VITTORIOSISSIMI I MARINAI DELLA DECIMA, PERCHE' HANNO REALIZZATO TUTTI I LORO PROPOSITI
da DECIMA! - GLI ENNEPI' SI RACCONTANO.  Sergio Bozza
 
    "PER L’ONORE"
    "Riscattare la dignità del soldato italiano, vendicare l’inganno perpetrato alla nostra flotta, frenare la tracotanza dei tedeschi"
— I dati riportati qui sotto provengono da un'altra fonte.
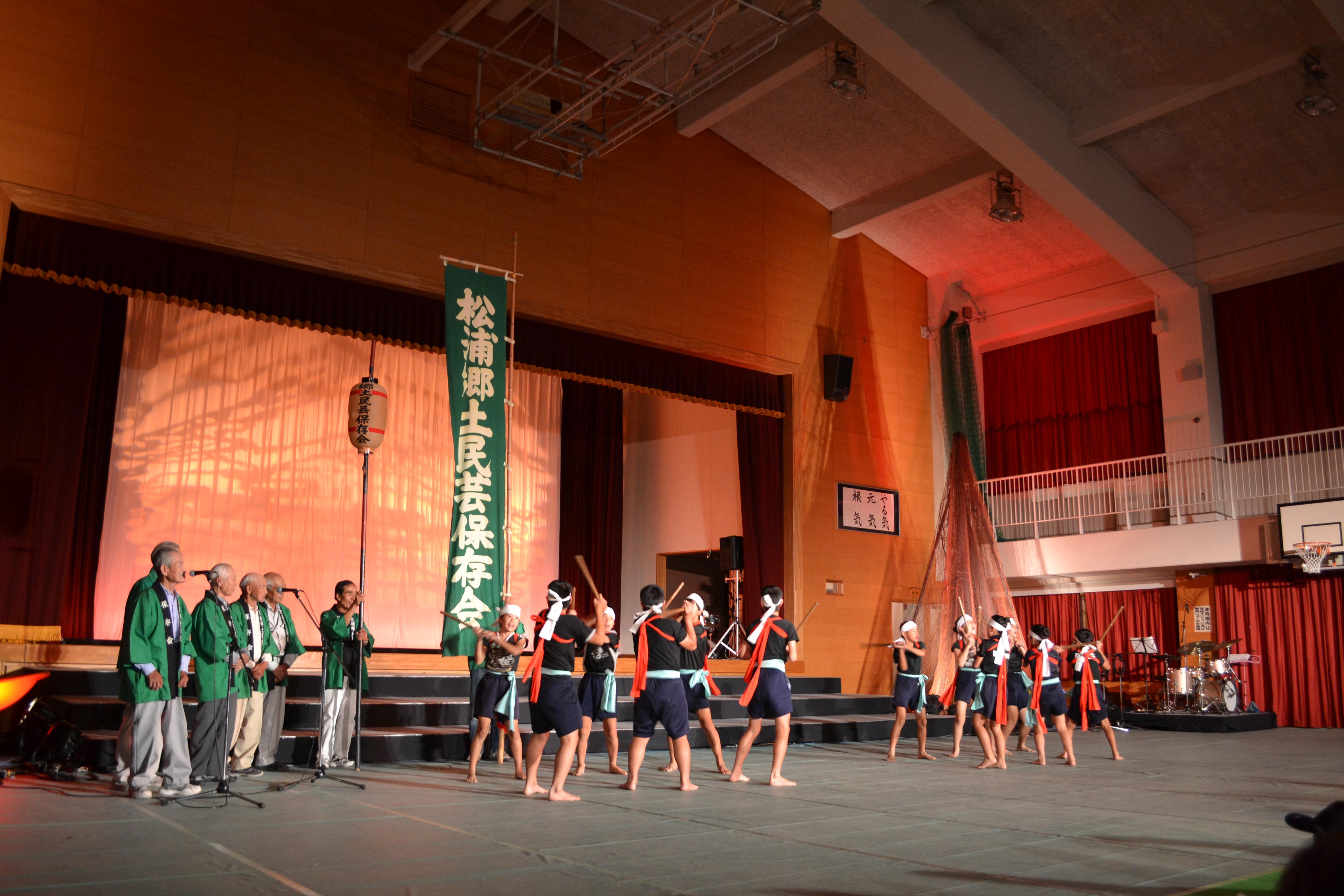 棒踊り(松浦)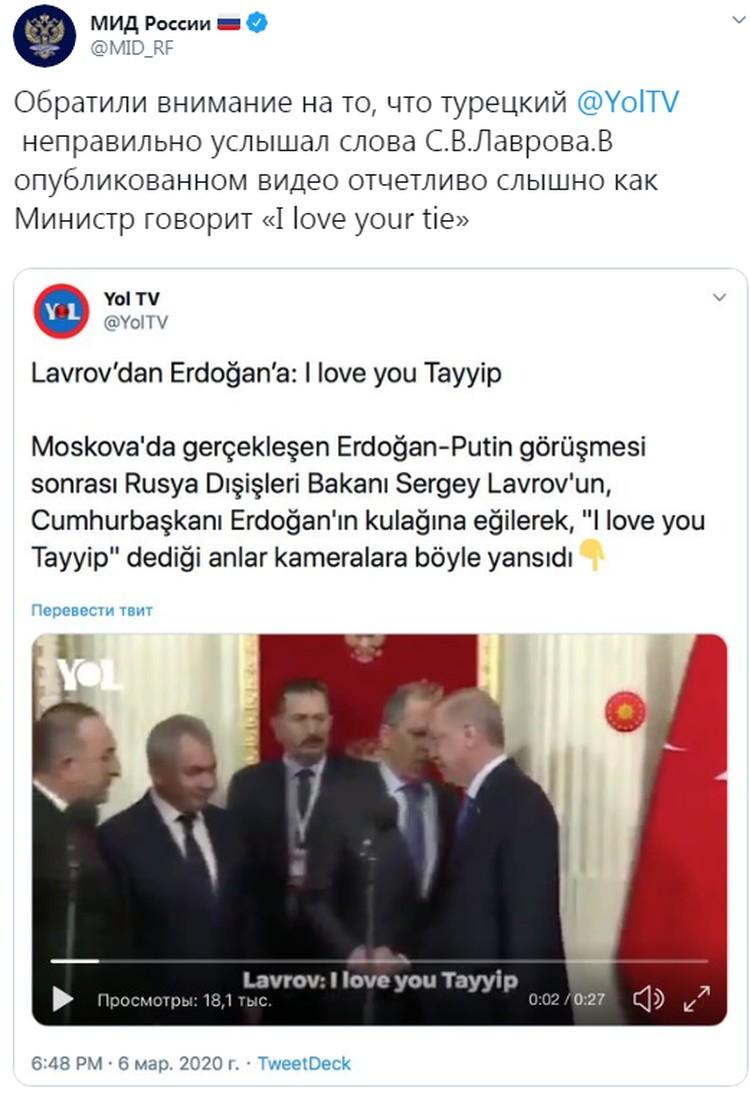В МИД заметили ошибку турецких журналистов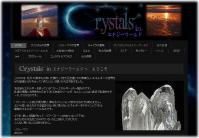 crystals-image3[1]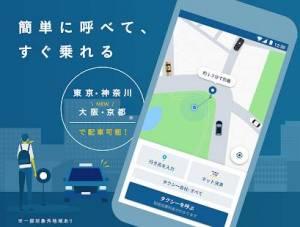 Androidアプリ「MOV《モブ》- タクシー配車」のスクリーンショット 1枚目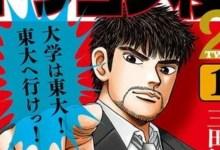 Photo of Manga Dragon Zakura 2 Dapatkan Adaptasi Seri Live-Action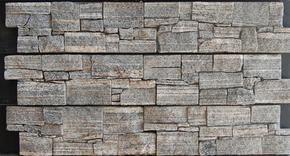 灰白色石英文化石FSSW-137
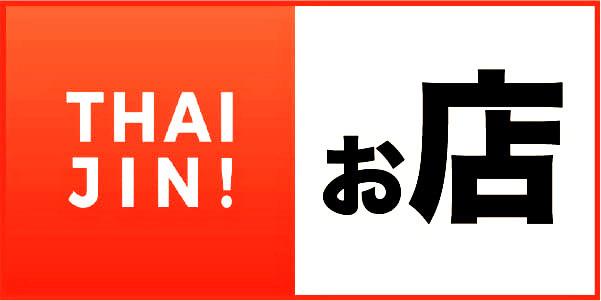 code ID : chorfar-mizue-tokyo0336781657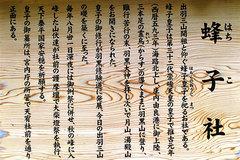 出羽三山神社(蜂子社 案内板)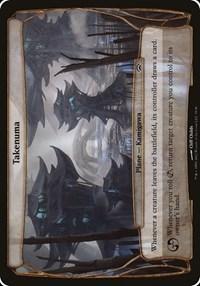 Takenuma (Planechase 2012), Magic, Oversize Cards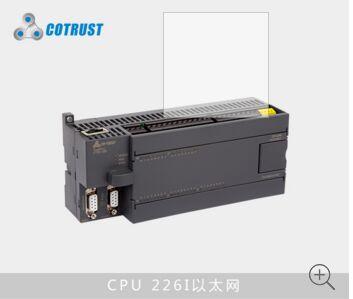 CPU226I以太网,晶体管输出(216-2AD41-0X40)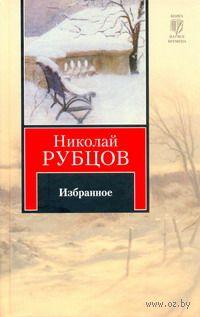 Николай Рубцов. Избранное. Николай Рубцов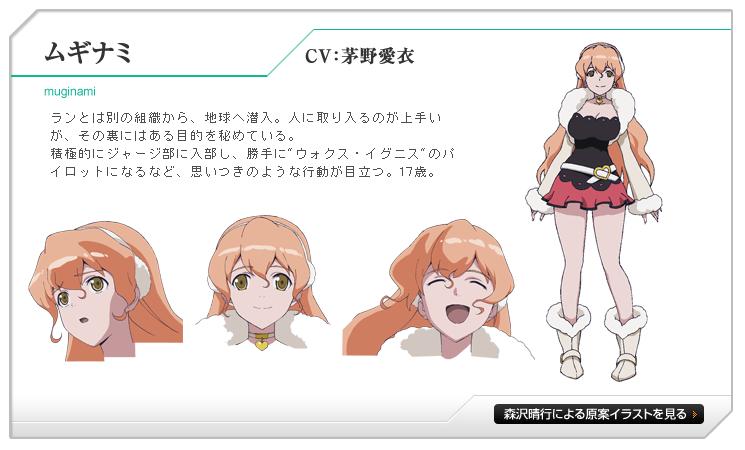 http://www.animecharactersdatabase.com/uploads/chars/4758-29270649.png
    Obiettivi raggiunti, Capitano!
     
    I nostri sacrifici sfortunati?
    Perché sfortunati?
    Non è retorica. Racconto:
    In una notte di settembre del 1943, di ritorno da una sfibrante "Missione di ricupero" (di armi, munizioni, vestiario, viveri, attrezzature, ecc., tutte merci che scoprivamo, sequestravamo, o pagavamo a mercato nero) ci si trovava nella caserma del Muggiano, intenti a mangiucchiare quanto un cuciniere assonnato ci aveva ammannito, quando inaspettatamente comparvero Junio Borghese, comandante della Decima Mas e il maggiore Umberto Bardelli, all’epoca suo braccio destro. Il Principe con la mano ci fece cenno di stare seduti e ci ascoltò sull’esito della missione.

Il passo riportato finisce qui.